A round-up of the main news stories from this week.
Data Monitoring to Highlight Potential Tax Dodgers
Credit reference agencies and HMRC are to combine in a new measure designed to combat tax avoidance. Under new proposals, the income declared on up to two million tax returns could be monitored against spending patterns to detect possible tax dodgers. Credit reference agencies will identify suspect candidates, with details passed on to HMRC for further investigation.
FCA to Receive Power to Intervene
The new city regulator, the Financial Conduct Authority, will have new powers to act where it believes mis-selling to be taking place. The new body, which assumes control from the Financial Services Authority in the spring of 2013, will act to prevent further scandals involving large compensation claims. Moves are being made to implement these powers so that the new body’s responsibilities are clear at the point of takeover.
Fixed-Rate Bonds Hit All-Time Low
Fixed-rate bonds are no longer the safe-haven for savers, after falling to an all-time low. According to financial analysts Moneyfacts, the average rate of one-year bonds has tumbled to just 2.18%. The best one-year products on Which4U have crashed by 70 basis points in just 3 months. The inconvenience of locking money away for a set period is confounded by the fact that bonds no longer match inflation.
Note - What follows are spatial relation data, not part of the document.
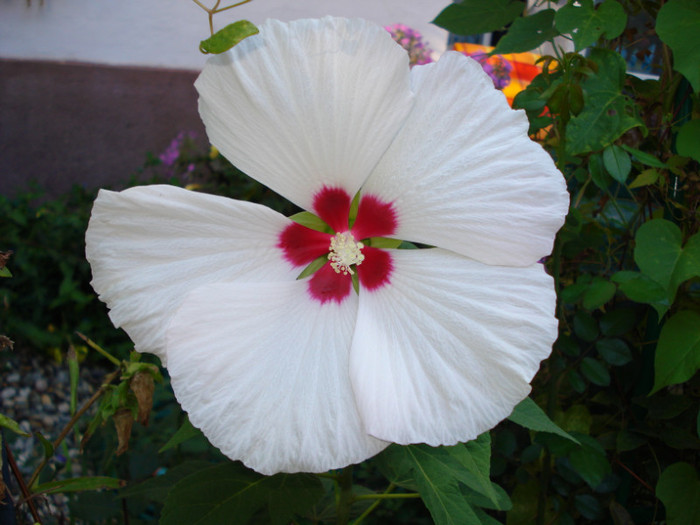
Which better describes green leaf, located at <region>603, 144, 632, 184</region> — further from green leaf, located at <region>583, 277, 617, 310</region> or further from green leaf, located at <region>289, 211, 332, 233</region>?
green leaf, located at <region>289, 211, 332, 233</region>

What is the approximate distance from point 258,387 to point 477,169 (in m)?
0.29

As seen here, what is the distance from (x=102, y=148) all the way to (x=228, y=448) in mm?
3747

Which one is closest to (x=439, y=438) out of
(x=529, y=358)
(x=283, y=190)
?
(x=529, y=358)

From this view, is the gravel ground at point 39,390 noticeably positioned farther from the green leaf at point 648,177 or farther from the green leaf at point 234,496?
the green leaf at point 648,177

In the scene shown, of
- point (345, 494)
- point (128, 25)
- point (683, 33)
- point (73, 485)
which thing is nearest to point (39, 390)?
point (128, 25)

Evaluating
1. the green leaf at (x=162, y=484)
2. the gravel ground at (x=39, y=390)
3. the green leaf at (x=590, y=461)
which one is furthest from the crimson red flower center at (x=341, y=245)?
the gravel ground at (x=39, y=390)

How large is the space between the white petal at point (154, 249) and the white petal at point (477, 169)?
0.58 ft

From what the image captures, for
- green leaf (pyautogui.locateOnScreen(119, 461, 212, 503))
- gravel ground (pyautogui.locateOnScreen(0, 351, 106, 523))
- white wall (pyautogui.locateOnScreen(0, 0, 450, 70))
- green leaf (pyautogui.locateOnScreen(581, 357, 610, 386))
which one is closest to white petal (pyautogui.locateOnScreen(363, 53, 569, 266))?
green leaf (pyautogui.locateOnScreen(119, 461, 212, 503))

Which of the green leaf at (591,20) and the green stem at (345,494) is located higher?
the green leaf at (591,20)

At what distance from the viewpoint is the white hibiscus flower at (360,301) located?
581 millimetres

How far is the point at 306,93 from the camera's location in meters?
0.60

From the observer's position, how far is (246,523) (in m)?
0.84

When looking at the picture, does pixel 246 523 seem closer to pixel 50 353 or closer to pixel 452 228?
pixel 452 228

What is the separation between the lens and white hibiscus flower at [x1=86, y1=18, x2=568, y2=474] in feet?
1.90
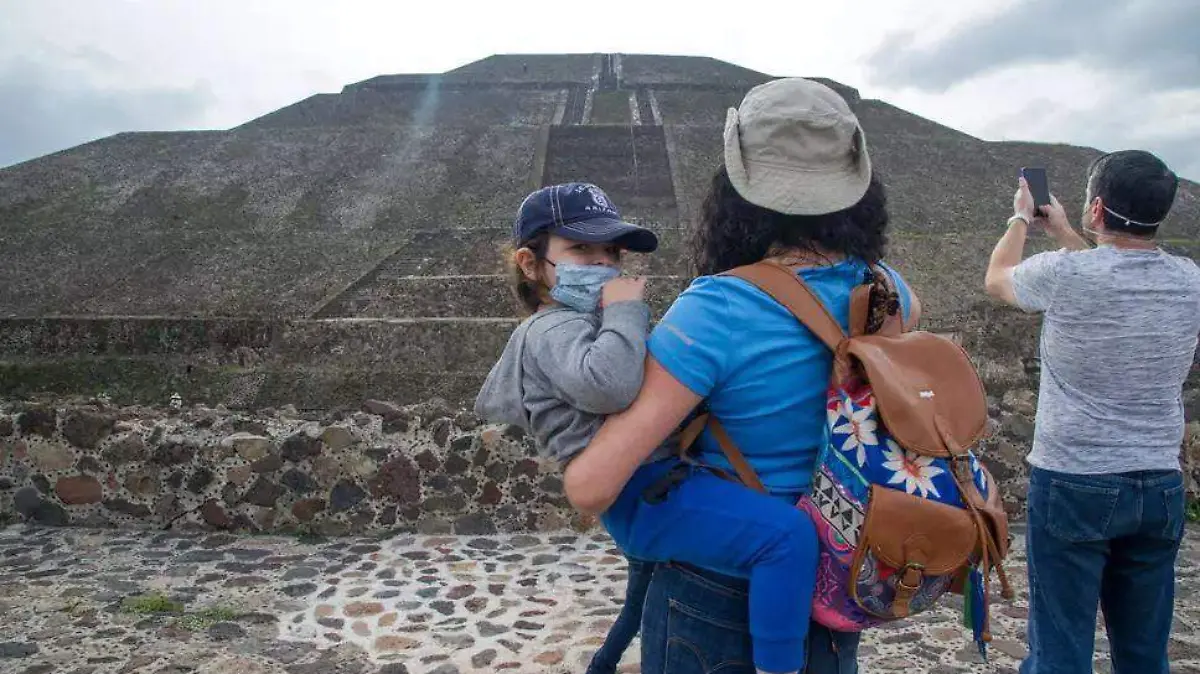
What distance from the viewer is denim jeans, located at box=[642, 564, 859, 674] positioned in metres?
Result: 1.76

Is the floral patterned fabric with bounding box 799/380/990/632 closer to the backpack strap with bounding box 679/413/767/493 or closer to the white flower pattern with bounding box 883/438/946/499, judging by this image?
the white flower pattern with bounding box 883/438/946/499

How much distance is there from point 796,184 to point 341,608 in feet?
11.9

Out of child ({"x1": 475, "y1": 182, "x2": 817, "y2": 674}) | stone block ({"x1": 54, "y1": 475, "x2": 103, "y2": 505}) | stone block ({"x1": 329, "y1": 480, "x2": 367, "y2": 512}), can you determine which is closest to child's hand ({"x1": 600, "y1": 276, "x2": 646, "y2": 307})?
child ({"x1": 475, "y1": 182, "x2": 817, "y2": 674})

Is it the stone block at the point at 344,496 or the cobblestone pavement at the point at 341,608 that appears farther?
the stone block at the point at 344,496

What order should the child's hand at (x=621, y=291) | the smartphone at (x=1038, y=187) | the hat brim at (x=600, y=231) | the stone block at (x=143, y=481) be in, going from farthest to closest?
the stone block at (x=143, y=481), the smartphone at (x=1038, y=187), the hat brim at (x=600, y=231), the child's hand at (x=621, y=291)

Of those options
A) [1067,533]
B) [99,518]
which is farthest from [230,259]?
[1067,533]

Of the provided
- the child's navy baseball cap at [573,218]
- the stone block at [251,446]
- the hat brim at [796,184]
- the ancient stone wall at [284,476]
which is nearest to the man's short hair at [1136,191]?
the hat brim at [796,184]

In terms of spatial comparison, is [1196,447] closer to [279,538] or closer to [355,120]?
[279,538]

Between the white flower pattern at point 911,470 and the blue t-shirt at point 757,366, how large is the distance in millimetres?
140

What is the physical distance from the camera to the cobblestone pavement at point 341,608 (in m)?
3.91

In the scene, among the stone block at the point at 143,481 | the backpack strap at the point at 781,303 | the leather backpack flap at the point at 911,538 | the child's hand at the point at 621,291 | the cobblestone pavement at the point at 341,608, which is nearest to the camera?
the leather backpack flap at the point at 911,538

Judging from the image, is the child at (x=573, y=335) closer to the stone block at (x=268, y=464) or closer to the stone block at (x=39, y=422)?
the stone block at (x=268, y=464)

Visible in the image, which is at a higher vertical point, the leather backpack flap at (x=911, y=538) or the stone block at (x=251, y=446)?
the leather backpack flap at (x=911, y=538)

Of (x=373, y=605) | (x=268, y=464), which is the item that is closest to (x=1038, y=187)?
(x=373, y=605)
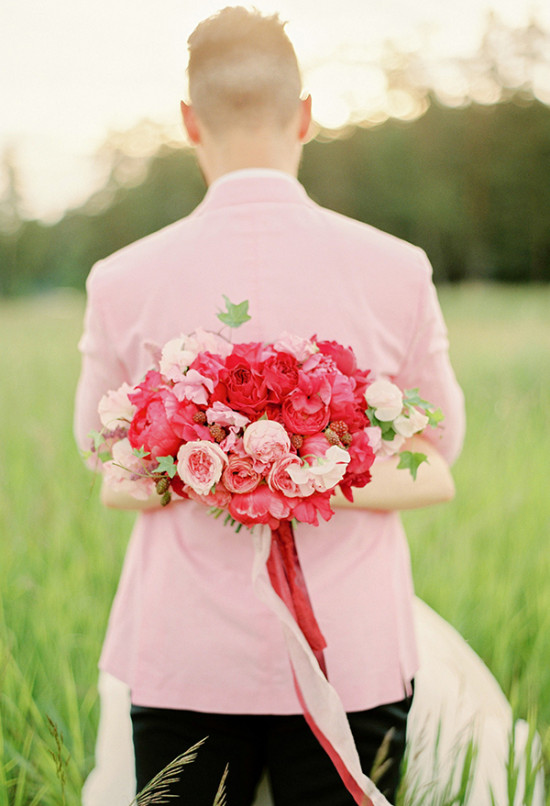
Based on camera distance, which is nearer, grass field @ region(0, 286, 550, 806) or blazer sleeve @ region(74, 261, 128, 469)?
blazer sleeve @ region(74, 261, 128, 469)

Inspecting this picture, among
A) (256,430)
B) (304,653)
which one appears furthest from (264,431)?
(304,653)

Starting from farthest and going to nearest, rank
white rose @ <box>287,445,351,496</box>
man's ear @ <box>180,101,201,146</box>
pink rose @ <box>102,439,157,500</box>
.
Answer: man's ear @ <box>180,101,201,146</box>, pink rose @ <box>102,439,157,500</box>, white rose @ <box>287,445,351,496</box>

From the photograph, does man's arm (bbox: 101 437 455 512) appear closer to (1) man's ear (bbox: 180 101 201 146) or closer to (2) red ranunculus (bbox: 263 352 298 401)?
(2) red ranunculus (bbox: 263 352 298 401)

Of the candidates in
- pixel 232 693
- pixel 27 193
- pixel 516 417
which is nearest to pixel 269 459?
pixel 232 693

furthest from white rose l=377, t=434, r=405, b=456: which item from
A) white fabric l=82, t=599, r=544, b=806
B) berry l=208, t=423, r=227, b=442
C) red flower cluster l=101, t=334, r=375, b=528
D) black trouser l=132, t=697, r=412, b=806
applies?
white fabric l=82, t=599, r=544, b=806

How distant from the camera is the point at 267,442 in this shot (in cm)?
116

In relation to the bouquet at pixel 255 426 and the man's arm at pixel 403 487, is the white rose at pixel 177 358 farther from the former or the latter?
the man's arm at pixel 403 487

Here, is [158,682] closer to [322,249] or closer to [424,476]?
[424,476]

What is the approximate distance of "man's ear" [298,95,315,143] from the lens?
4.85ft

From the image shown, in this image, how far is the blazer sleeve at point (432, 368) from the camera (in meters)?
1.43

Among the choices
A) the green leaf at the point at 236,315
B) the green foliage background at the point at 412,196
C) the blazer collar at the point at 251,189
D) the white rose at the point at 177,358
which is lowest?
the white rose at the point at 177,358

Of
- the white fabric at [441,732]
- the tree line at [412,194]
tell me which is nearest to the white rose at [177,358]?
the white fabric at [441,732]

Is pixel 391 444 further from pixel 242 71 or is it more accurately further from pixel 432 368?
pixel 242 71

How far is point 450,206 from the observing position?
21.2 m
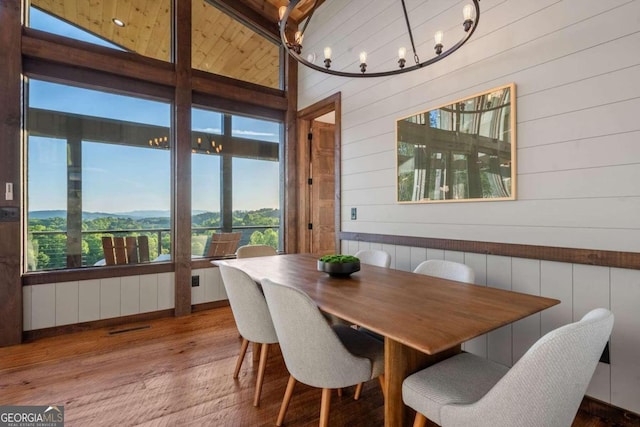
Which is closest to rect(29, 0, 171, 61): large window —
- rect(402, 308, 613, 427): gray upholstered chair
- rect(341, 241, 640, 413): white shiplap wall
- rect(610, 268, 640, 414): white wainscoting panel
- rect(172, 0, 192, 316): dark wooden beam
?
rect(172, 0, 192, 316): dark wooden beam

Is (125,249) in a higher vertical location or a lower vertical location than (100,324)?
higher

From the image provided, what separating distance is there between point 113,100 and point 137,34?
77 centimetres

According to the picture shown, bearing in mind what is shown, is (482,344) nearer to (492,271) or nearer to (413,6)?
(492,271)

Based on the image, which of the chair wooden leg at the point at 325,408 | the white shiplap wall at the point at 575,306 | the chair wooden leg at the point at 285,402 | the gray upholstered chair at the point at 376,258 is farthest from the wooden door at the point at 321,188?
the chair wooden leg at the point at 325,408

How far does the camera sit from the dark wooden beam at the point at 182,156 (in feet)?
11.6

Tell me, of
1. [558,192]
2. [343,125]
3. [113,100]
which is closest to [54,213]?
[113,100]

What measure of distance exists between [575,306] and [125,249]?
391cm

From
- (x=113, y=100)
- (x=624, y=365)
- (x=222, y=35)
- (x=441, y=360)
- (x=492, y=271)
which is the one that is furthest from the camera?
(x=222, y=35)

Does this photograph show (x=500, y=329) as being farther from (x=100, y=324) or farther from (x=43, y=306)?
(x=43, y=306)

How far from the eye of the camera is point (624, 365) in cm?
173

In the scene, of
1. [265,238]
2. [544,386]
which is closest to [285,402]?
[544,386]

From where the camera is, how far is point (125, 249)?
11.2 feet

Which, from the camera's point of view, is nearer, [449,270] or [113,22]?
[449,270]

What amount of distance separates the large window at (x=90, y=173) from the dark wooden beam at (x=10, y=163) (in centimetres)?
18
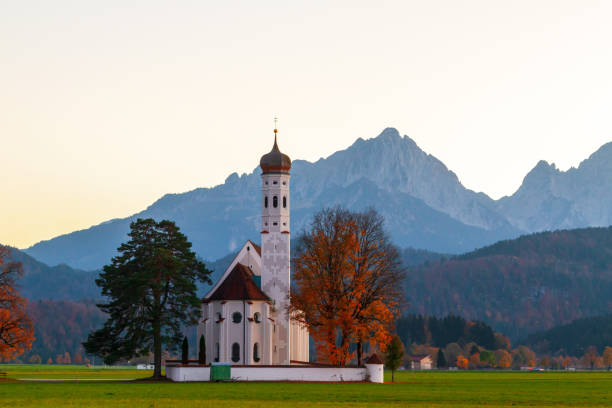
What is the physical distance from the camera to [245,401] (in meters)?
56.2

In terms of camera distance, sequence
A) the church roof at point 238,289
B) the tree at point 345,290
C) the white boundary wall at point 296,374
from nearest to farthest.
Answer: the white boundary wall at point 296,374, the tree at point 345,290, the church roof at point 238,289

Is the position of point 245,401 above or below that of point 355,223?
below

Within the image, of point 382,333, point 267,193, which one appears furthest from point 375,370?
point 267,193

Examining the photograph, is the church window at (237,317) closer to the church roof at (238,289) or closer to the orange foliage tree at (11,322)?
the church roof at (238,289)

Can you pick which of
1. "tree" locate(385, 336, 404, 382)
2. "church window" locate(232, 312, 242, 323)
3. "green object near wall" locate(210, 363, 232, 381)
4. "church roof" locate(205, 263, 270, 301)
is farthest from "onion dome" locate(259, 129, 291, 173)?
"green object near wall" locate(210, 363, 232, 381)

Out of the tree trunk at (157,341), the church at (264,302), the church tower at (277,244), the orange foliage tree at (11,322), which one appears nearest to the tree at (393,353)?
the church at (264,302)

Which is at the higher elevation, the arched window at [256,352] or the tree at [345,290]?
the tree at [345,290]

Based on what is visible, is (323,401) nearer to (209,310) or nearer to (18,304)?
(18,304)

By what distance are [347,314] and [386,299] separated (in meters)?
4.56

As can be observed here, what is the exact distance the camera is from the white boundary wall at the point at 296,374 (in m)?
89.0

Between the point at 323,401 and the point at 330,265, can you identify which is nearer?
the point at 323,401

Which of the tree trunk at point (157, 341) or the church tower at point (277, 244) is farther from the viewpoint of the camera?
the church tower at point (277, 244)

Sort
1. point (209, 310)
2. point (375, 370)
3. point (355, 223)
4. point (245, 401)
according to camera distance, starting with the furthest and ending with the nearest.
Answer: point (209, 310)
point (355, 223)
point (375, 370)
point (245, 401)

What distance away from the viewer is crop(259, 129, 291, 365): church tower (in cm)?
10981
Osborne Accused of Targeting the Weakest in Autumn Statement
And finally: chancellor George Osborne has been accused of heaping more misery on the weakest in his Autumn Statement this week. The chancellor announced a number of cutbacks in government spending and welfare as he attempts to claw back what remains a considerable deficit. He said that debt and borrowing were down and described the economy as “healing”; though he confessed that slow growth had extended the austerity measures by a further year, to 2018.